◆ DOCUMENT SECTION ◆
SEQUIM — Debra Willey Boynton has sat in relative silence for the last year, watching the fallout from a New Year’s Eve 2002 car crash that took the life of her 22-year-old son and two other young people.
She was Paul Boynton’s mother, and she feels his loss like a dagger through the heart.
“He was my best friend, and I’ll miss him always,” Boynton said Saturday from her home on Palo Alto Road, ironically and heartbreakingly close to where the horrific wreck happened.
Boynton has an unlisted phone number and successfully eluded news media in the year following the crash.
During that time, the driver of the car — 27-year-old Mary Kniskern — was criminally charged, fled the state to avoid trial and recently was apprehended in California.
She is expected to be returned to Clallam County this month to face trial on charges of vehicular homicide and vehicular assault for the deaths of Paul Boynton, Heather Holden and Aaron Gambell, and injuries to Courtney West and Stuart Bury.

◆ WRITTEN TASK 1 ◆
In the article on the New Year's Eve car crash, why did the driver leave the state, and why is she expected back in Clallam County?

◆ MATERIAL FOR THIS TASK ◆
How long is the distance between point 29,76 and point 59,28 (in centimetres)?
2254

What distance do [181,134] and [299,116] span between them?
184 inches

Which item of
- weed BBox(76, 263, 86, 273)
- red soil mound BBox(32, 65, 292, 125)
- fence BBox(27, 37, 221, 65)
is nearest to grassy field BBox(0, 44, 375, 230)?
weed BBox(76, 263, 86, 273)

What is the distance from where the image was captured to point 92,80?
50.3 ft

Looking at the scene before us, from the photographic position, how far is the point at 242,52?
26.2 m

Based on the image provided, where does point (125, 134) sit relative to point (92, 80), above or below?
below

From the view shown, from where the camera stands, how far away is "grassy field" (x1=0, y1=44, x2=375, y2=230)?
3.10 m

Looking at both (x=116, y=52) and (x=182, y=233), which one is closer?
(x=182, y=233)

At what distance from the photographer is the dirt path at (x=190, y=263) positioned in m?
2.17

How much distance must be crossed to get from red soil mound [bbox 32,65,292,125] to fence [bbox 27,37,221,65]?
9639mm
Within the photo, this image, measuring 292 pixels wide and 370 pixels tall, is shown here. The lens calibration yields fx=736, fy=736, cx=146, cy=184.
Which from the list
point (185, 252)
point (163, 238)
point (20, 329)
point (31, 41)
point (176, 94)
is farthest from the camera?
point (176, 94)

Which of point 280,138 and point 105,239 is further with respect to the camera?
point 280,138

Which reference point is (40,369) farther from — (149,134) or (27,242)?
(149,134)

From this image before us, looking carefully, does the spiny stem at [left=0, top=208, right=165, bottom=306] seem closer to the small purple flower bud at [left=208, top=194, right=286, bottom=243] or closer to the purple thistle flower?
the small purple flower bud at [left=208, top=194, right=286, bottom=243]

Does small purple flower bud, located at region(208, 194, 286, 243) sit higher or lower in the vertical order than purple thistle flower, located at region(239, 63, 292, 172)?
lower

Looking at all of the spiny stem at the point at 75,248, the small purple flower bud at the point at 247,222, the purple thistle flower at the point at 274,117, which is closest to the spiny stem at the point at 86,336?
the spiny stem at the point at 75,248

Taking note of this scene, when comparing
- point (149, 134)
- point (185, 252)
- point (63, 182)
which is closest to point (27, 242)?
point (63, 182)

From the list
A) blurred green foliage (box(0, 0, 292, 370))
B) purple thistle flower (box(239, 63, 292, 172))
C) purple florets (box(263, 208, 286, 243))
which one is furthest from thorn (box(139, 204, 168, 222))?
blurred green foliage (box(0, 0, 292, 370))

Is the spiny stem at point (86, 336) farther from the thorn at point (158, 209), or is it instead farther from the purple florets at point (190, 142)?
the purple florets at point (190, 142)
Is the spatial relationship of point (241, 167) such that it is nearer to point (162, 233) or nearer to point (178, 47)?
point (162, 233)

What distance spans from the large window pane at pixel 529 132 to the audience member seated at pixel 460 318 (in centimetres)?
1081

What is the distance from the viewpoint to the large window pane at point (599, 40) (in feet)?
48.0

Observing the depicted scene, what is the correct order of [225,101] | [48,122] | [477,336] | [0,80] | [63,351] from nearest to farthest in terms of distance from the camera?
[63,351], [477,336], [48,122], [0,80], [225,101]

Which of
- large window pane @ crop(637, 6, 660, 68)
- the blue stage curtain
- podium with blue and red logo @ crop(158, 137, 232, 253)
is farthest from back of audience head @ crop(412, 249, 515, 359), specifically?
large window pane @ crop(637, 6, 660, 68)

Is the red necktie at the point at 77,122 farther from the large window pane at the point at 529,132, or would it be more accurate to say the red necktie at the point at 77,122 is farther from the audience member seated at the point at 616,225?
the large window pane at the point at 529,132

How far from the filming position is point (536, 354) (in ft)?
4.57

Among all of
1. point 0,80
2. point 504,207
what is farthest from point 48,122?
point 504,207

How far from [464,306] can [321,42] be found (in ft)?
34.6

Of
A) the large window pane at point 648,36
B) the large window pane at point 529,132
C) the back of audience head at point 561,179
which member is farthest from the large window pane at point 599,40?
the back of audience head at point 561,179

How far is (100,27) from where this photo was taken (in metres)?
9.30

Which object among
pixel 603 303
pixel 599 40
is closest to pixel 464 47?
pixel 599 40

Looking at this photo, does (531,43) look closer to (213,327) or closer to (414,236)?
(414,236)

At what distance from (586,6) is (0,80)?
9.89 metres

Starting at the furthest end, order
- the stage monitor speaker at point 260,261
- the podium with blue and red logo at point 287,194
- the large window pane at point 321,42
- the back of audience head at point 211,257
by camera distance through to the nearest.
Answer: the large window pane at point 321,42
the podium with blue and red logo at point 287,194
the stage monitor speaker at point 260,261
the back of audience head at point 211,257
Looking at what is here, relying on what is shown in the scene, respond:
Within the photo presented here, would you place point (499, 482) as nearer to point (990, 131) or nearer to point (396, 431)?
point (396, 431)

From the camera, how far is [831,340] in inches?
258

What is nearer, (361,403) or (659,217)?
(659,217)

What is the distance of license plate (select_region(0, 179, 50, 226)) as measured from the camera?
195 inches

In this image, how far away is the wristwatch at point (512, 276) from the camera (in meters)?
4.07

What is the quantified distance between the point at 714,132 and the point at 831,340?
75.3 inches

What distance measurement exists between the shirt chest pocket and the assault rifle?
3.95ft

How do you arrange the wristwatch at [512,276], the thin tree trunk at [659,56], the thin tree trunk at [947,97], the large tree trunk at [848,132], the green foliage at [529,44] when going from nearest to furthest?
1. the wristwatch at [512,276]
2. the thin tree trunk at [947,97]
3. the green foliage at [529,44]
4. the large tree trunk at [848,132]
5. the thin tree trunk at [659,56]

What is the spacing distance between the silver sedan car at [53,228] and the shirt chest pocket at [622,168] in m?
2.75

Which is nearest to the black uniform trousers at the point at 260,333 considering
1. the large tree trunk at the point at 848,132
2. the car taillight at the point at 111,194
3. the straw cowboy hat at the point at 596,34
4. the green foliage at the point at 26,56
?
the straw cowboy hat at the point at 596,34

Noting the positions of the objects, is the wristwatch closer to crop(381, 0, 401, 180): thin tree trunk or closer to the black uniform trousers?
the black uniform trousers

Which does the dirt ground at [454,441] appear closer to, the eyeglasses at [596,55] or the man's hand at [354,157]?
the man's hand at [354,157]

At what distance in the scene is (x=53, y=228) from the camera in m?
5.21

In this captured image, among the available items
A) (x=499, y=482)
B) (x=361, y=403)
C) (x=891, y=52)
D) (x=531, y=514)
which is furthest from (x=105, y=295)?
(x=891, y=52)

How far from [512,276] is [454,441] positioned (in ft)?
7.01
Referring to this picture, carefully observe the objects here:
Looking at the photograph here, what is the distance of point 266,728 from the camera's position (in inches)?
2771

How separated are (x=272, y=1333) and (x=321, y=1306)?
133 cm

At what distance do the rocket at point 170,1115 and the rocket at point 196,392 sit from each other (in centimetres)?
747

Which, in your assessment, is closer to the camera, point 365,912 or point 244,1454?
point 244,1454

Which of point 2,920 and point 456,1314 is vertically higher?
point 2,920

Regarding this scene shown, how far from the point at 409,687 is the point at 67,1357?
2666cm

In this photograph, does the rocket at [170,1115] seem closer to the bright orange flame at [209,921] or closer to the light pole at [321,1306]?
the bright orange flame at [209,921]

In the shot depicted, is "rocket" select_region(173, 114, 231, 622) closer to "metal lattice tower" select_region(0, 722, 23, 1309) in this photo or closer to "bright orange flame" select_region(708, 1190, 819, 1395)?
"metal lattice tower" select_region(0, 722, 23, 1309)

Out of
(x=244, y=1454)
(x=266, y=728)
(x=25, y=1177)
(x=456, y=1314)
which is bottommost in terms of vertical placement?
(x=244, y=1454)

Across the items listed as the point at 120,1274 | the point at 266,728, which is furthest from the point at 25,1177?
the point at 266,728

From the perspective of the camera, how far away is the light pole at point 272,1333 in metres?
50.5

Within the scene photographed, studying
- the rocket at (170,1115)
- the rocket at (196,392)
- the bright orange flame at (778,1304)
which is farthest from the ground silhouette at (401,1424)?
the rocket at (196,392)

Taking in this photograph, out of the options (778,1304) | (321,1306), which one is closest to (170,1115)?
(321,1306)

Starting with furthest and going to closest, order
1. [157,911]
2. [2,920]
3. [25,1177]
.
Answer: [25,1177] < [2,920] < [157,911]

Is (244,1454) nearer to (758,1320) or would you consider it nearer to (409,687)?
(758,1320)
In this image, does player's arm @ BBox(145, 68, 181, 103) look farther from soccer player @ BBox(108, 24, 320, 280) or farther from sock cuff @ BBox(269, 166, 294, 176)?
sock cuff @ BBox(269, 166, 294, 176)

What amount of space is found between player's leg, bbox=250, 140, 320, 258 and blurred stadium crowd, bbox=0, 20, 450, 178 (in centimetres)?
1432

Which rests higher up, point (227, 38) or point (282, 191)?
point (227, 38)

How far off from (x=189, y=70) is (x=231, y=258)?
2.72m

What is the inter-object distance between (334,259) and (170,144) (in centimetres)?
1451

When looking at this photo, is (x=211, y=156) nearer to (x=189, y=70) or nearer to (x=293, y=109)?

◆ WRITTEN TASK 2 ◆
Please find every line in the rows above that contains the word "florets" and copy each one.

◆ EXERCISE RESULT 1 ◆
The driver, Mary Kniskern, fled the state to avoid trial. She is expected to be returned to Clallam County this month to face trial on charges of vehicular homicide and vehicular assault.

◆ EXERCISE RESULT 2 ◆
C) purple florets (box(263, 208, 286, 243))
Is the spiny stem at point (86, 336) farther from the thorn at point (158, 209), or is it instead farther from the purple florets at point (190, 142)?
the purple florets at point (190, 142)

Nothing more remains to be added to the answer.